If the A's were to pull off these deals, they would conceivably accomplish the goal of acquiring major upgrades at 2B and 1B/DH without significantly tampering with the clubhouse chemistry dynamics, adding significantly to their payroll or significantly weakening their farm system. As well, they would bolster the middle of their order offensively, without weakening the team defensively.

With these additions, the batting order may look like this:

1. Crisp CF
2. Zobrist 2B
3. Cespedes LF
4. Encarnacion DH
5. Moss 1B
6. Donaldson 3B
7. Reddick RF
8. Norris C
9. Drew SS

As well, the departure of S. Smith (who every A's fan liked, but never fell in love with) and C. Young, could re-open the door to bring back J. Gomes.

Lastly, the A's would be in a comfortable position to resign Brandon McCarthy and add another veteran pitcher to the mix. Personally, I'd like to see the A's try to sign Jorge De La Rosa or Scott Baker because both offer upside when healthy, but the A's have good built-in pitching depth to absorb the loss should they break down (as both these pitchers have a history of doing).
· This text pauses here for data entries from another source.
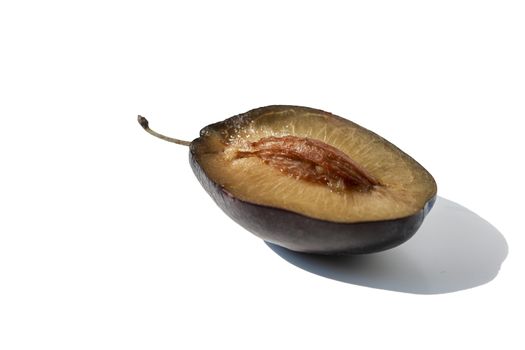 Half of plum fruit with a protruding piece of seed-stone, isolated against a white background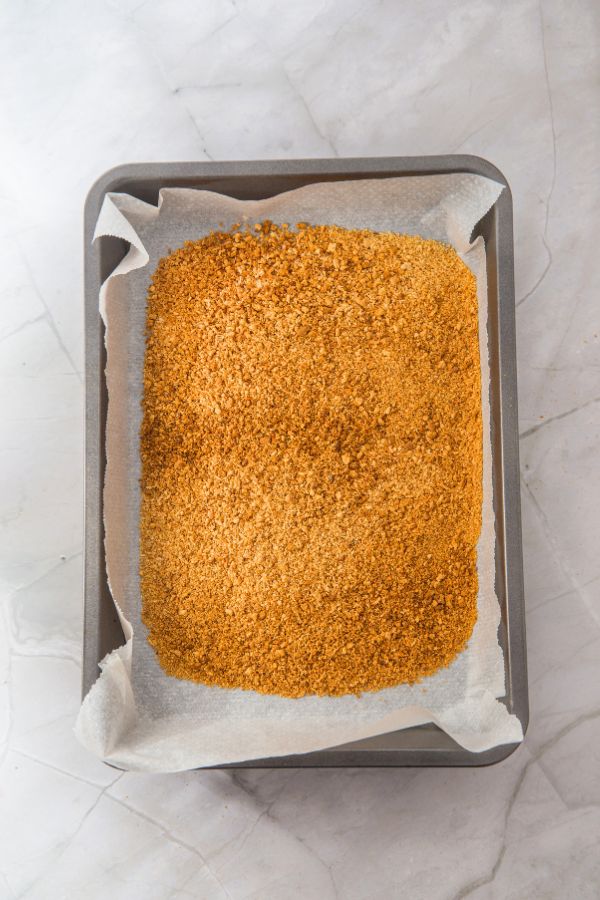 baked graham cracker base on tray.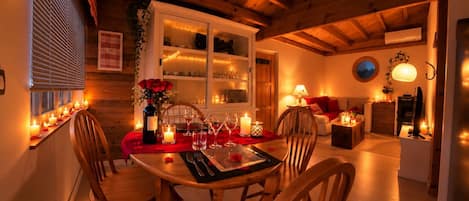 A cozy dining area with wooden furniture, candles, and a window with blinds.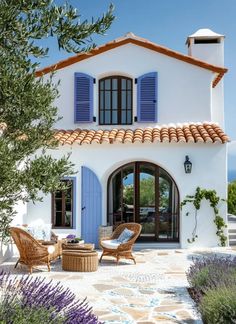 a white house with blue shutters and wicker furniture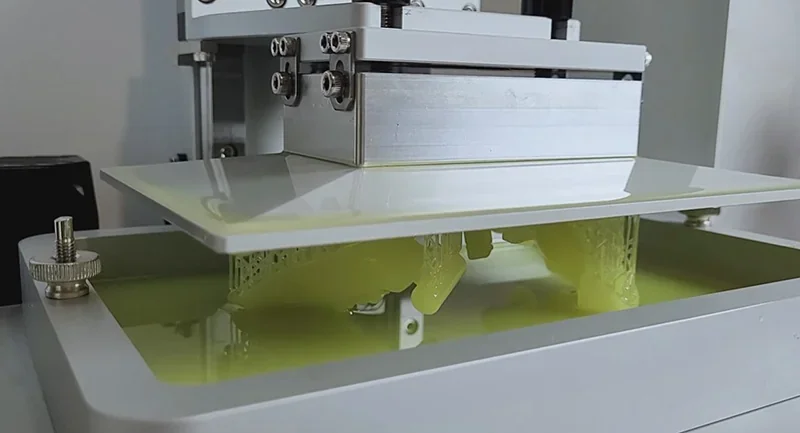 Phrozen Sonic XL 4K Plus 3D printer with resin vat, creating detailed parts in a clean, precise setup.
Regardless of whether this off-season unfolds in any way close to the manner which I described above (it won't), the take away point is that the A's are in a much better position to swing potential deals, like the ones articulated above, after the addition of C. Young. Even if the A's carry this OF surplus into the 2013 season, I can still see the value in this trade. For the most part, J. Reddick was great, but his prolonged struggles to make an offensive impact at the end of this past season might have caused concern within the front-office that he is due for a major regression next season. In the event that happens having someone like C. Young in place to slide into the outfield quickly mitigates that problem. If Reddick comes back and continues to establish himself as an impact bat, the A's can always trade Young or Crisp during next season.

But whatever ends Billy Beane ends up doing from here, this trade should be viewed as an objectively great deal for the A's and provide reassurance that the A's front office wants to do everything it can to field another playoff contender for next season (not three years from now). And that should excite any A's fan, because when Billy Beane has this type of short-term focus and passion for building a winner the next season, good things usually happen.